Computer Simulation Suggests That The Best Investment Strategy Is A Random One

11 years, 8 months ago - March 27, 2013
Computer Simulation: That Best Investment Strategy
There are lot of different opinions on what the best investment strategy is. Roughly as many as there are investors, probably. But there’s now a fascinating line of research that suggests that the best strategy for investment isn’t any kind of plan at all. Rather, the authors of a new study suggest, the best way to invest is to invest randomly.

This doesn’t come from nowhere. The authors of the study have been probing the strength of random decisions over planned ones in dealing with a variety of leadership situations. They’re inspired, they write in the paper, by the fact that “[i]n physics, both at the classical and quantum level, many real systems work fine and more efficiently due to the useful role of a random weak noise.”

The basic idea behind their hypothesis is the fact that knowledge of markets – no matter how much of an expert you are – is going to be pretty limited. That, they think, will cause people to start to see patterns that aren’t there. Which leads to misleading strategies and poor investment decisions. So they wanted know if  ”a trader assumes the lack of complete information through all the market… would an ex-ante random trading strategy perform, on average, as good as well-known trading strategies?”

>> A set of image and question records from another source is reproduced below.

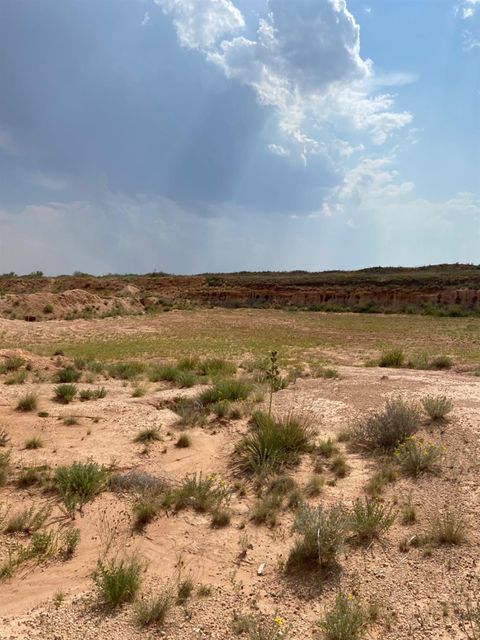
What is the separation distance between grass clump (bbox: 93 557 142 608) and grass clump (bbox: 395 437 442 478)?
372cm

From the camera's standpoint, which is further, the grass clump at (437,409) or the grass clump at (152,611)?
the grass clump at (437,409)

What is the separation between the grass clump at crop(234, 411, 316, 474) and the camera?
640cm

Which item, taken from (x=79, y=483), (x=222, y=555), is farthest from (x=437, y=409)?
(x=79, y=483)

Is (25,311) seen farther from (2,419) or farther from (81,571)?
(81,571)

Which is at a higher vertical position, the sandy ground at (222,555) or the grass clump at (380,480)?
the grass clump at (380,480)

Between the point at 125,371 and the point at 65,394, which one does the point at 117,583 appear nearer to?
the point at 65,394

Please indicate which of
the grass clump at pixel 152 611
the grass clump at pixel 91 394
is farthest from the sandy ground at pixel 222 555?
the grass clump at pixel 91 394

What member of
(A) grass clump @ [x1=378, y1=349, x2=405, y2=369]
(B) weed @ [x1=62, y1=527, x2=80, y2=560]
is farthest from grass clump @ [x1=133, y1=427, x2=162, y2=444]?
(A) grass clump @ [x1=378, y1=349, x2=405, y2=369]

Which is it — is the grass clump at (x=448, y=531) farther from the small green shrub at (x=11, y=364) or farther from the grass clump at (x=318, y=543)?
the small green shrub at (x=11, y=364)

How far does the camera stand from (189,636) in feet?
11.2

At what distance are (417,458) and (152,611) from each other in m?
3.92

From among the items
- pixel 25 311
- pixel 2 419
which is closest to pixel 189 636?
pixel 2 419

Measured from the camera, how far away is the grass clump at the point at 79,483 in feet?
17.5

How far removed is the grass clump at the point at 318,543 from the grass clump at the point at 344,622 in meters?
0.62
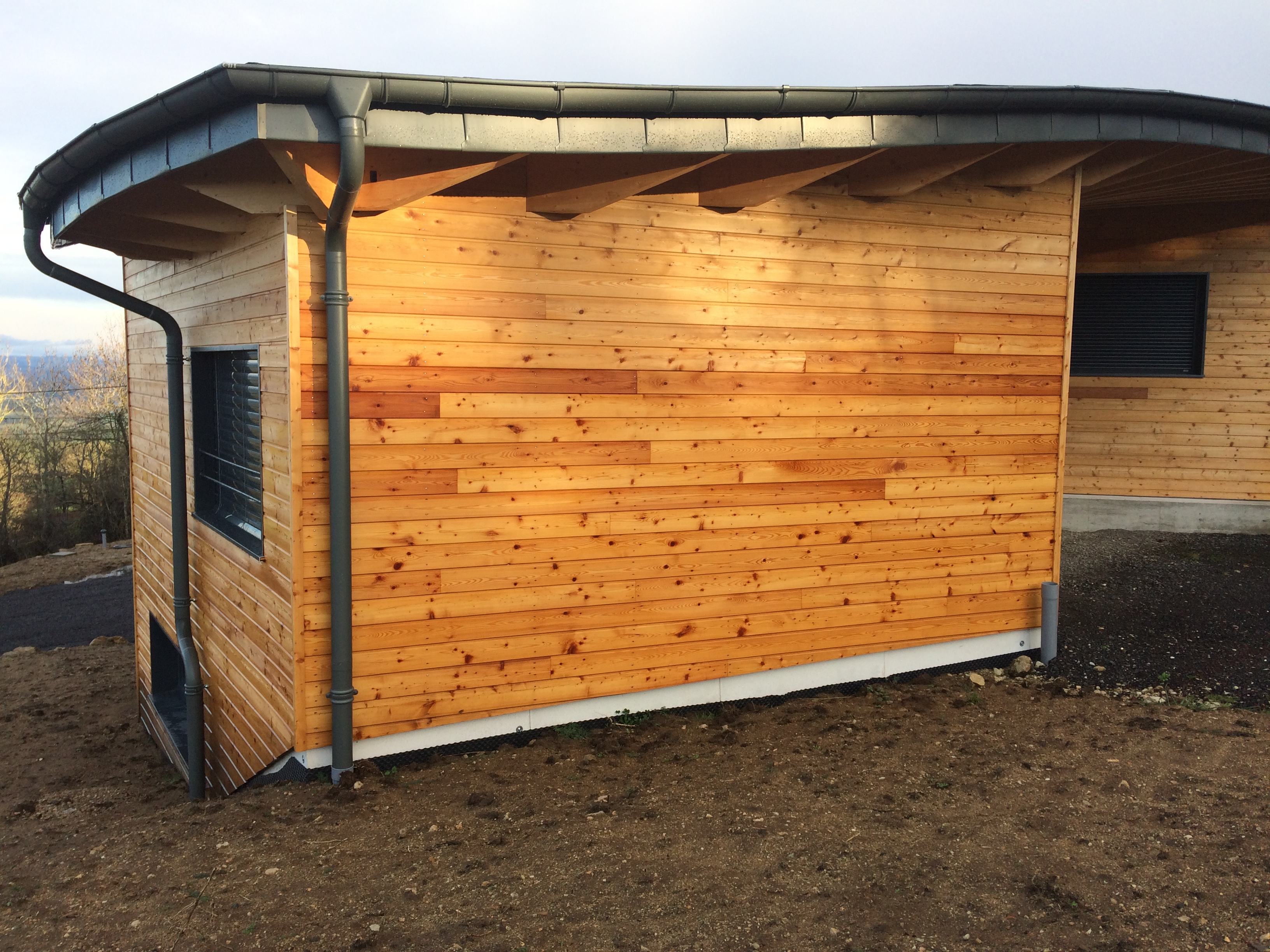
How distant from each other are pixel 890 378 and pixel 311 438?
131 inches

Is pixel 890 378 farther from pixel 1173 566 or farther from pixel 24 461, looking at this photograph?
pixel 24 461

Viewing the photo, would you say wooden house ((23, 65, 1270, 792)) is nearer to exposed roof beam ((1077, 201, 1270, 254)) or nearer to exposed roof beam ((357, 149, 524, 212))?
exposed roof beam ((357, 149, 524, 212))

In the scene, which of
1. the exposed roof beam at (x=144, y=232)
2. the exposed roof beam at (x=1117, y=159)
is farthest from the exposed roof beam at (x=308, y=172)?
the exposed roof beam at (x=1117, y=159)

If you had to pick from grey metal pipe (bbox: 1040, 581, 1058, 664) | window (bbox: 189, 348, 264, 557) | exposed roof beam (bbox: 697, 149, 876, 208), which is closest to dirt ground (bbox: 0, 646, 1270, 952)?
grey metal pipe (bbox: 1040, 581, 1058, 664)

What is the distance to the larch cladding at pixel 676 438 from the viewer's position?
4418 mm

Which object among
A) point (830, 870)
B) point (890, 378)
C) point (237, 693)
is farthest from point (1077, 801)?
point (237, 693)

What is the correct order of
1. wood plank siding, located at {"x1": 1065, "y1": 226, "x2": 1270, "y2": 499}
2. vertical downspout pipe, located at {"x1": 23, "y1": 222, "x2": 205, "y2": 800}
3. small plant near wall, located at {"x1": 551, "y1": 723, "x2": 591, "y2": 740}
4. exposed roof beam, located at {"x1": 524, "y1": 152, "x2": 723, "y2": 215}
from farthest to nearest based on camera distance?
1. wood plank siding, located at {"x1": 1065, "y1": 226, "x2": 1270, "y2": 499}
2. vertical downspout pipe, located at {"x1": 23, "y1": 222, "x2": 205, "y2": 800}
3. small plant near wall, located at {"x1": 551, "y1": 723, "x2": 591, "y2": 740}
4. exposed roof beam, located at {"x1": 524, "y1": 152, "x2": 723, "y2": 215}

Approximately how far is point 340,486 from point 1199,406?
8950 mm

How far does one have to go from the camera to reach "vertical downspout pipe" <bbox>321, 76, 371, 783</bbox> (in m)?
4.05

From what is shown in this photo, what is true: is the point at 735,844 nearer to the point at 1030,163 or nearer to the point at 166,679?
the point at 1030,163

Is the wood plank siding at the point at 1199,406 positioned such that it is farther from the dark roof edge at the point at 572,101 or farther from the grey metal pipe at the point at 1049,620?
the dark roof edge at the point at 572,101

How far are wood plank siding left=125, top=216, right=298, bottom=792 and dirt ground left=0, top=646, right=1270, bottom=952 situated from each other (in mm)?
638

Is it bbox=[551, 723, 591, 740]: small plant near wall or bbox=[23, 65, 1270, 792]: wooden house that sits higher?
bbox=[23, 65, 1270, 792]: wooden house

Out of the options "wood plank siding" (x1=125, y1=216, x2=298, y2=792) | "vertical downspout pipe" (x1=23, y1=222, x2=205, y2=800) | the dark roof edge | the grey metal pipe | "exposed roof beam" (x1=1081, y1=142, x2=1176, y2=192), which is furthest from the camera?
the grey metal pipe
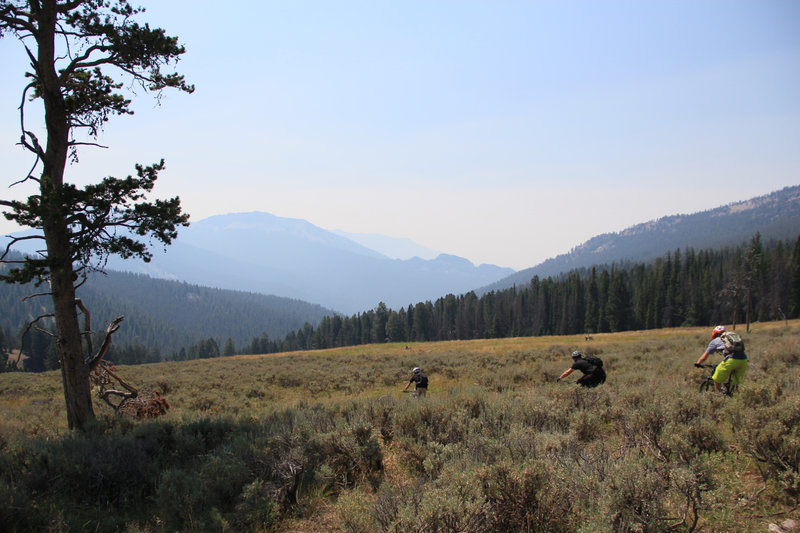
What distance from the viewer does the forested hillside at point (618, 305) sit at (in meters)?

To determine the best trading strategy, they looked at data from four different stock indices: the UK FTSE, the MIB FTSE (Italian stocks), the DAX (German) and the S&P 500. They used about 10 years of data from the two FTSEs and about 15 years of DAX and S&P Data. They then compared their random investment strategy to four different traditional investment strategies: momentum investing, where stocks are bought and sold based on past performance; investment based on the relative strength indicator of stocks; up and down persistency, where investment one day is the opposite of market direciton the day prior; and investing based on the moving average convergence/divergence of the stocks.

The primary result they determined was that over the long periods of time, all of the different strategies performed about the same. Yes, over smaller time windows, some of the strategies showed better performance than a random investment, but over the long run those differences mostly went away. What’s more, although some of the “traditional”‘ strategies showed better performance in a particular stock indiex, none performed better over the four indicies. Consequently, the authors concluded that where a strategy “won” a particular index, “the advantage of a strategy seems purely coincidental.”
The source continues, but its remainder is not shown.